Making Decisions for Two: Depression Treatment During Pregnancy
For many women, pregnancy is a time of blissful expectation. If you suffer from depression, however, this joy is often accompanied by serious worries about preserving both your own well-being and the health of your baby during pregnancy. This may be of particular concern if you have gone through successful depression treatment and use medication as part of your aftercare plan: should you discontinue something that works for you? Will you lose the momentum you have gained and find yourself back where you started?
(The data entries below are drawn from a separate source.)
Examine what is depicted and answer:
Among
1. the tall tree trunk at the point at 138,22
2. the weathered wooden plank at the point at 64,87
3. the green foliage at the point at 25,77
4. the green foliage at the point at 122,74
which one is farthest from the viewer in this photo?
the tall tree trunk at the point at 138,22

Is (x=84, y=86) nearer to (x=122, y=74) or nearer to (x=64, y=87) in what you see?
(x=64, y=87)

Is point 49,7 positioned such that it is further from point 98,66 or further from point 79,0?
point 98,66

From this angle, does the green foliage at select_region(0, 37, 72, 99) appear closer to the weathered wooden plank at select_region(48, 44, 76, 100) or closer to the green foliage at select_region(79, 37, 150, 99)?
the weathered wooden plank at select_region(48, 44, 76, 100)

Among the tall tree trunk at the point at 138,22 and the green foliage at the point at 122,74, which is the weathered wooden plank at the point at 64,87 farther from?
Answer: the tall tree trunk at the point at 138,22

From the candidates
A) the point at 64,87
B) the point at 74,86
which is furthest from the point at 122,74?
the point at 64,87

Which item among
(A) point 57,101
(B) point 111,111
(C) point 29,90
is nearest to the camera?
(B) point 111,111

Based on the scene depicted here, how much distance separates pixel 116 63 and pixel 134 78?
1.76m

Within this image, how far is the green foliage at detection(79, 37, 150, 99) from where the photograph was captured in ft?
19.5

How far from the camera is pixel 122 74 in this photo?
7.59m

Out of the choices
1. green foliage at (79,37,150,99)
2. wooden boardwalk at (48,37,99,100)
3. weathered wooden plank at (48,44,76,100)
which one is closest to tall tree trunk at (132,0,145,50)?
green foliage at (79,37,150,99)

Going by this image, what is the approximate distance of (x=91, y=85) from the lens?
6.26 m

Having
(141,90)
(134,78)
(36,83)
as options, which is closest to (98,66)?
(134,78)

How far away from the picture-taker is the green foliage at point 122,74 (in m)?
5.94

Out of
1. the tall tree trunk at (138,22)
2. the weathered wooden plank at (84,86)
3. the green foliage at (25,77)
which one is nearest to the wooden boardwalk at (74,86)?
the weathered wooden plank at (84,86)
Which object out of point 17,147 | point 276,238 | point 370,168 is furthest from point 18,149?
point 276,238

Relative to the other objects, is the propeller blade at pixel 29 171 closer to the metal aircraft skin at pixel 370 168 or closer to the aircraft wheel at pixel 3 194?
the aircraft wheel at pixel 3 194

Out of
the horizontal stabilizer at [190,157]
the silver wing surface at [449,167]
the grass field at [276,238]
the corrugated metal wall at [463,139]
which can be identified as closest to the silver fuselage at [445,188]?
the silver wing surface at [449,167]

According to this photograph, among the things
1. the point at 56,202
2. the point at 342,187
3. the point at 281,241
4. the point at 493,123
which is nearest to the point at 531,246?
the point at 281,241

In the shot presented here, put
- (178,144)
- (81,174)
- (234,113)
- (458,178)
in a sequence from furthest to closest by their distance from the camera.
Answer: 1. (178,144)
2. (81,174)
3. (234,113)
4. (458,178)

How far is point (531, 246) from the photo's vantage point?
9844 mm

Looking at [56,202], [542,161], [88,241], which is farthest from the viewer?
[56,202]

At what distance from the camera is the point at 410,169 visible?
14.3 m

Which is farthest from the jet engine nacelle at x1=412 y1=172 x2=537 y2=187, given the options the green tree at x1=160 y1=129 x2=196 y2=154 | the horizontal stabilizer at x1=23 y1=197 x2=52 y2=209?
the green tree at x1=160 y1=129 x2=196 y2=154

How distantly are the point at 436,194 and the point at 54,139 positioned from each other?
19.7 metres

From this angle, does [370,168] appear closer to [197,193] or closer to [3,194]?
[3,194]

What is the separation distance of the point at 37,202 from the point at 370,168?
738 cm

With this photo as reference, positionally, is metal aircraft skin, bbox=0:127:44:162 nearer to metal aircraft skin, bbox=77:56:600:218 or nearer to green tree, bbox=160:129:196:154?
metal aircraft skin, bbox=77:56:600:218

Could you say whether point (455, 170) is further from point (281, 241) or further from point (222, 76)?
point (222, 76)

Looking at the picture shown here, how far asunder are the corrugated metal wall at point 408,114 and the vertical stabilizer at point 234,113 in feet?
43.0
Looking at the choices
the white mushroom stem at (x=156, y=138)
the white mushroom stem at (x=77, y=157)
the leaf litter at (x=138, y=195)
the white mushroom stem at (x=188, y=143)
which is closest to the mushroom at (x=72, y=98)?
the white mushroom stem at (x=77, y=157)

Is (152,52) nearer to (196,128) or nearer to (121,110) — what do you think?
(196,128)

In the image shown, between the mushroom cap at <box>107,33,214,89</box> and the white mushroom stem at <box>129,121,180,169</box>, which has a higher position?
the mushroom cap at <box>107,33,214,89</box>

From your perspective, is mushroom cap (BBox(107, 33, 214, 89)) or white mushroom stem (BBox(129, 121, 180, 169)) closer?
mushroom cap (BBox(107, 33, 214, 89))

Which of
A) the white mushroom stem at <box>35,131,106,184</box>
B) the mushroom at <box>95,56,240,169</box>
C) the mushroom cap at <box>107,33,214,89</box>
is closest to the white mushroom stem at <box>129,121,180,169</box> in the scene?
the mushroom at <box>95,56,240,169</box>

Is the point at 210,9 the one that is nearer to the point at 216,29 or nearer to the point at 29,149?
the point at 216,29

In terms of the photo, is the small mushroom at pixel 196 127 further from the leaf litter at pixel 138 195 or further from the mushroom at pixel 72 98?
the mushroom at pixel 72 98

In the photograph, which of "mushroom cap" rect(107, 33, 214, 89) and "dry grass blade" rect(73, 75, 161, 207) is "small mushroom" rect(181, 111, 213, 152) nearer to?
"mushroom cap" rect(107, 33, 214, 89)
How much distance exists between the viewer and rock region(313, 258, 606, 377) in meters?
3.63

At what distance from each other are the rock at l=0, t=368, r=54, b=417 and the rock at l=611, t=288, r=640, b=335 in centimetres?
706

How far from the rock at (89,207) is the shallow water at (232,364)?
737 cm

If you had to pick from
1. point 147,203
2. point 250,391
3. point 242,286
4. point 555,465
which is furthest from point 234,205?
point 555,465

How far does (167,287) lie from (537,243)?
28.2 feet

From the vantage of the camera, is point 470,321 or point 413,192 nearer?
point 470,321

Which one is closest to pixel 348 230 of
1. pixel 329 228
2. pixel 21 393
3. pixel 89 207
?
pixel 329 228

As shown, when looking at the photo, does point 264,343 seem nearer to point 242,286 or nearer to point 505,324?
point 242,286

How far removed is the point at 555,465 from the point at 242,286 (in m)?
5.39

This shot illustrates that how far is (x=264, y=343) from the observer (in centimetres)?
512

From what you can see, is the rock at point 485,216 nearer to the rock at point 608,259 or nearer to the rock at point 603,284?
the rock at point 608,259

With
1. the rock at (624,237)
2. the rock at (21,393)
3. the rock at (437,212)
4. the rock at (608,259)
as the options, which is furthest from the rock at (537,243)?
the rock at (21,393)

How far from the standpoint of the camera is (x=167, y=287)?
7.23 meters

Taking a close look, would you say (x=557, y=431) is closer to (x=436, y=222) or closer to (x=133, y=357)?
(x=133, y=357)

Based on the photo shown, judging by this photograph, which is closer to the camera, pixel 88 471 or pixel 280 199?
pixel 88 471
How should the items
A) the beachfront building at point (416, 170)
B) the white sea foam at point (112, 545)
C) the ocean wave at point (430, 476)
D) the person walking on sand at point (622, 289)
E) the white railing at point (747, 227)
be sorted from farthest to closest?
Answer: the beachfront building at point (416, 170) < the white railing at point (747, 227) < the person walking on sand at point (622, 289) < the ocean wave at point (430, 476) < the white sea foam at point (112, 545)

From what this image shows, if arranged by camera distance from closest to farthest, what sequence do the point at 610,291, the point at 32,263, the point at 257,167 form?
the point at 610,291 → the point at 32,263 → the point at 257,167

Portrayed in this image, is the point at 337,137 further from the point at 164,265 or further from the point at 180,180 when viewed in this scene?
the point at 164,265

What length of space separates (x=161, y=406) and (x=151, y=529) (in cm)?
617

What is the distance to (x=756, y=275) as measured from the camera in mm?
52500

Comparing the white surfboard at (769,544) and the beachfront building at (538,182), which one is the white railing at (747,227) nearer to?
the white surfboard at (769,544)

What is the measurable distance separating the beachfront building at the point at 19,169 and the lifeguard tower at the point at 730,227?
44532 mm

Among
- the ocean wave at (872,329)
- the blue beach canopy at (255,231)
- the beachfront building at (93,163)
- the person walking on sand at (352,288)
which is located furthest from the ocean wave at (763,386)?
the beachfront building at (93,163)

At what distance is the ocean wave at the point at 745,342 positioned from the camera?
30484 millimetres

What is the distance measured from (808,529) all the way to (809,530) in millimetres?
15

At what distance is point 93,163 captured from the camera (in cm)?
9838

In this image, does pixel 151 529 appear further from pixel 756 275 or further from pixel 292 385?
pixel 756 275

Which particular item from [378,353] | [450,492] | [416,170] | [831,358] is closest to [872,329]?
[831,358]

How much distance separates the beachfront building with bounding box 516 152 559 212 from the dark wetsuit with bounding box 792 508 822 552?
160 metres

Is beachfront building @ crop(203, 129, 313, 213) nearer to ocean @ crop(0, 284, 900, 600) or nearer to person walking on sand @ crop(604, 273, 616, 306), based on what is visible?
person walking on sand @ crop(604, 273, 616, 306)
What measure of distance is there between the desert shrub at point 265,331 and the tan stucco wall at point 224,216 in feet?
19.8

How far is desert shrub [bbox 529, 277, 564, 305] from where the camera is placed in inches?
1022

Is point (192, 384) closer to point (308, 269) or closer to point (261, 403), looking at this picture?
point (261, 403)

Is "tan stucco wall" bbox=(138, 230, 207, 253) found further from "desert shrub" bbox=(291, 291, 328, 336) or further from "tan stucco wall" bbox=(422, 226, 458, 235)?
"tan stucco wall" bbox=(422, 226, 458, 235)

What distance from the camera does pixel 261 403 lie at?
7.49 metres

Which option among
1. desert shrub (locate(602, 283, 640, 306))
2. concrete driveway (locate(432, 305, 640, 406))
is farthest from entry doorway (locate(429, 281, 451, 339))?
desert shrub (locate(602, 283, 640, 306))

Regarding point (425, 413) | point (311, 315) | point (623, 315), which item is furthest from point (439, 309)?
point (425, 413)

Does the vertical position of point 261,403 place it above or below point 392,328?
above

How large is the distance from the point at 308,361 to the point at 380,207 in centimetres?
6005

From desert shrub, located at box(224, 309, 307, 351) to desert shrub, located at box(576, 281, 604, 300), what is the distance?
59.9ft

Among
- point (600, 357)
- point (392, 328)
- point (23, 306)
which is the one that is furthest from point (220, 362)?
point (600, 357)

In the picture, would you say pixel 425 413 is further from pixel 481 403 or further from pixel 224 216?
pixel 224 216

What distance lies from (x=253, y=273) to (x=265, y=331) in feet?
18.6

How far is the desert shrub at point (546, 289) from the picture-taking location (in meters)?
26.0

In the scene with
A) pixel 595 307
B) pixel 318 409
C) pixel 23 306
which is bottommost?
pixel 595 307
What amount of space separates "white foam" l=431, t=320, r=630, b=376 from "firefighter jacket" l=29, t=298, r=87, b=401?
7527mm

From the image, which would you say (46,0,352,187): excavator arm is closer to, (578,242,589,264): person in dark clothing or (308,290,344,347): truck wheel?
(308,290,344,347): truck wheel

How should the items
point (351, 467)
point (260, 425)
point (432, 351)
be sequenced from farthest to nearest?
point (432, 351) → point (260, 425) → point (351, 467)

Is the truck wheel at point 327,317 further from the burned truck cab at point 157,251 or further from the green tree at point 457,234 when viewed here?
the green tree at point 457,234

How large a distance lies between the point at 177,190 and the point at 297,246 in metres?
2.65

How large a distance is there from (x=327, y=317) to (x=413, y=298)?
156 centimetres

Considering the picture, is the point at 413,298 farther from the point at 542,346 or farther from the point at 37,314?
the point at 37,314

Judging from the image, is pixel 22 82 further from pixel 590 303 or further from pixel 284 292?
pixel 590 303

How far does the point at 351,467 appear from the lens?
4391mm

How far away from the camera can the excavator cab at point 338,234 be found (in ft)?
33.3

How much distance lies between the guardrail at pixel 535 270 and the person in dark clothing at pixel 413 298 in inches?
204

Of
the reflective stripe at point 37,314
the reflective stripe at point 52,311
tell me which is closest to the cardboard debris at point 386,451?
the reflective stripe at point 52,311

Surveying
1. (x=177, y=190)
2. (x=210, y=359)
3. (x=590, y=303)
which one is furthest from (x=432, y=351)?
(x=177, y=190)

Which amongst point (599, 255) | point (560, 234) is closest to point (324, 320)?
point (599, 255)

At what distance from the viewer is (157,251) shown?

What risks do antidepressants present to your baby and what are the risks of discontinuing them?
Antidepressants and Pregnancy
In ordinary pharmaceutical trials, you can administer medication to one group of volunteer subjects while giving a placebo to the other group and compare the responses to identify statistically significant effects, both positive and negative. However, medical ethics excludes this type of drug testing on pregnant women and their babies, creating a need for different research methodologies that are less likely to indicate clear cause-and-effect. As such, many psychotropic drugs are not confidently recommended to pregnant women, not necessarily because there is evidence of harm, but because there is no evidence of lack of harm. This can be a very frustrating and stressful state of affairs for pregnant women living with depression–how do you make medical decisions without absolutely clear-cut evidence?
As more women have chosen to take antidepressants during pregnancy, particularly SSRIs, a larger pool of data has been developed that may help you with your own decision regarding treatment. A study published in the British Medical Journal last month examined data on over 38,000 women in the United States who gave birth between 1997 and 2009. The researchers looked at the relationship between birth defects and antidepressant use during the month of conception or in the first trimester of pregnancy. No heightened risk of birth defects was observed in babies whose mothers had taken Zoloft, Celexa, or Lexapro. Although no causal link has been established, the study did find that Prozac and Paxil produce a 2-3.5 times increased relative risk of birth defects, including heart, abdominal wall, skull, and brain defects. In absolute terms, the differences observed were very small; Paxil increased the risk of brain and skull defects from 2 to 7 per 10,000 births and the risk of heart defects from 10 to 24 per 10,000 births. Similarly, a 2010 study found that Wellbutrin was also associated with a higher rate of congenital heart defects, but that the absolute risk remained low.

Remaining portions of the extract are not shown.